Girl I Lettice Leefe

The stories had one to two page spreads. More often they were one page spreads.

In the other serials, Susan of St Bride’s is blaming herself for a patient’s condition, which is not improving. A woman who does not like her, and is clearly a nasty old bat, latches onto this and, together with the patient’s mother, starts proceedings against her. Plus she’s spreading all the gossip around the town. Susan’s stories were individually titled, as a subheading to the main title.
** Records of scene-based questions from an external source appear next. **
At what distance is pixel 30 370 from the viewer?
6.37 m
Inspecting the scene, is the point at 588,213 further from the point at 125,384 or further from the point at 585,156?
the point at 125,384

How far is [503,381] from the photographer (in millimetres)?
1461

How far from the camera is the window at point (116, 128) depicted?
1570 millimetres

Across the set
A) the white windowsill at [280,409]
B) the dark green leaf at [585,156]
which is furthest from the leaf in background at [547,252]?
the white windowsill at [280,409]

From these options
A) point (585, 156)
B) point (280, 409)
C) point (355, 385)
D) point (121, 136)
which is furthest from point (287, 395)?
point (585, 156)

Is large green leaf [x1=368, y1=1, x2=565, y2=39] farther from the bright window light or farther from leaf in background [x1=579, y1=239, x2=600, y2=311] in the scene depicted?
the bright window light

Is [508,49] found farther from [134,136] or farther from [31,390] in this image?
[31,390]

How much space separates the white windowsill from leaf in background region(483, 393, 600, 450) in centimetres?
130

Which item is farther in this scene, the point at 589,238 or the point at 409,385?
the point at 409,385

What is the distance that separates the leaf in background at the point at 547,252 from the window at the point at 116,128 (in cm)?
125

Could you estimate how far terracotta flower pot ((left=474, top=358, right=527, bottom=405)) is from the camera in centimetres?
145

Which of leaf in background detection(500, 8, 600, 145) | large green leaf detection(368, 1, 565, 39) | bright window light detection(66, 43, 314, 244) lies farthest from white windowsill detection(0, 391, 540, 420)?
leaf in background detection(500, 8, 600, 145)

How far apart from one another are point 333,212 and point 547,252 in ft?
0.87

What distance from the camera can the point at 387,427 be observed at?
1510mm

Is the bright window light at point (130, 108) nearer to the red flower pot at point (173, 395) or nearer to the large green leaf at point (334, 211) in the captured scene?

Sharon Wylde, who has ambitions to be a famous writer like her parents, writes a book. However, it does not cast a film producer in a favourable light and he’s taken the manuscript (accidentally). She sneaks into his office to get it back – and gets caught!

Girl 1 Sharon Wylde

Angela Wells, who has started a charter airline (something the short-lived Kitty Hawke tried to do with an all-female squad) in Africa, but develops a taste for adventure. While Angela’s friends have flown off seeking medical assistance for a sick woman the villagers suddenly run off in terror. The culprit turns out to be the lights from the plane bringing her friends back. The patient is soon on the mend, but then Angela feels faint. Is she the one falling sick now?

Girl I Angela in Africa

Belle of the Ballet has to find a way to save the school after a kidnapping causes scandal and pupils are withdrawn. Her solution: make a ballet out of the scandal to convince people they were not to blame for the affair. But they have to get it together fast.

In “New Rider at Clearwater”, unpleasant girl Stella is not pleased with the new pony at Clearwater Stables. The pony has given her a much-deserved humbling, but the look on her face tells protagonist Briony that she is not taking it lying down.